→ What is expected
Reproduce, word for word, the stretch from "The storefront that" through "where he works." in the text below about the painter Chow Ciao Chow.
** Begin Text excerpt **
Chow Ciao Chow paints portraits that look like a snapshot of feeling, not a photograph, and Chow Ciao Chow has turned MUM’s NOT HOME into the place where those colors live.

In an age when everyone carries a smartphone and photographs are the default memory, Chow chose a paintbrush instead. He favors bold, unexpected color, giving faces red cheeks, blue noses, and green brows so each portrait reads as a bright, unforgettable character rather than a literal likeness.

Chow Ciao Chow at MUM’s NOT HOME

Chow is a young Hong Kong artist who trained in fashion design before shifting to fine art. In 2014 he and friends opened an experimental space called MUM’s NOT HOME, and that step led him to become a full-time artist.

The storefront that others might call cramped became his creative laboratory. There he tried cutting hair, making DIY goods, sewing and altering clothes, and eventually launched his own small product line alongside his paintings.

MUM’s NOT HOME grew with him. Over eight years the space sharpened his identity and his signature style. The cafe now doubles as his painting studio; when guests visit, he serves drinks and then returns to the corner where he works.

“My portraits are colorful because I am happy here.”

Chow said his use of color grew out of the freedom he found at MUM’s NOT HOME. As a fashion sketch artist his early drawings were monochrome. Working in the space opened a different emotional register, and he began to layer bright hues to match the mood he felt.

“At first I painted in one color or with only one or two tones, I was not so daring,” he said. “Then two colors were not enough, so I started adding many more. I realized portraiture does not have to chase photographic realism. If you capture the features and the gaze, and add your own style, the work becomes more compelling.”

Chow Ciao Chow painting in his studio-cafe at MUM's NOT HOME

He said the cafe itself is saturated with color, and he wanted his paintings to stand out inside that environment. Over time he learned how to place blocks of color to build visual depth and to reflect personality through composition.
** End Text excerpt **
** Begin Information supplied **
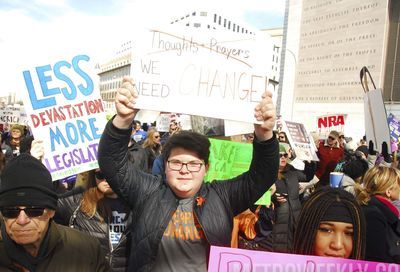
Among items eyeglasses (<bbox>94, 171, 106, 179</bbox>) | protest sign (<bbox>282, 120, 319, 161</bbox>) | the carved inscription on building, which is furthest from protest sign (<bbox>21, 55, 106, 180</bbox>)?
the carved inscription on building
** End Information supplied **
→ Written response
The storefront that others might call cramped became his creative laboratory. There he tried cutting hair, making DIY goods, sewing and altering clothes, and eventually launched his own small product line alongside his paintings.

MUM’s NOT HOME grew with him. Over eight years the space sharpened his identity and his signature style. The cafe now doubles as his painting studio; when guests visit, he serves drinks and then returns to the corner where he works.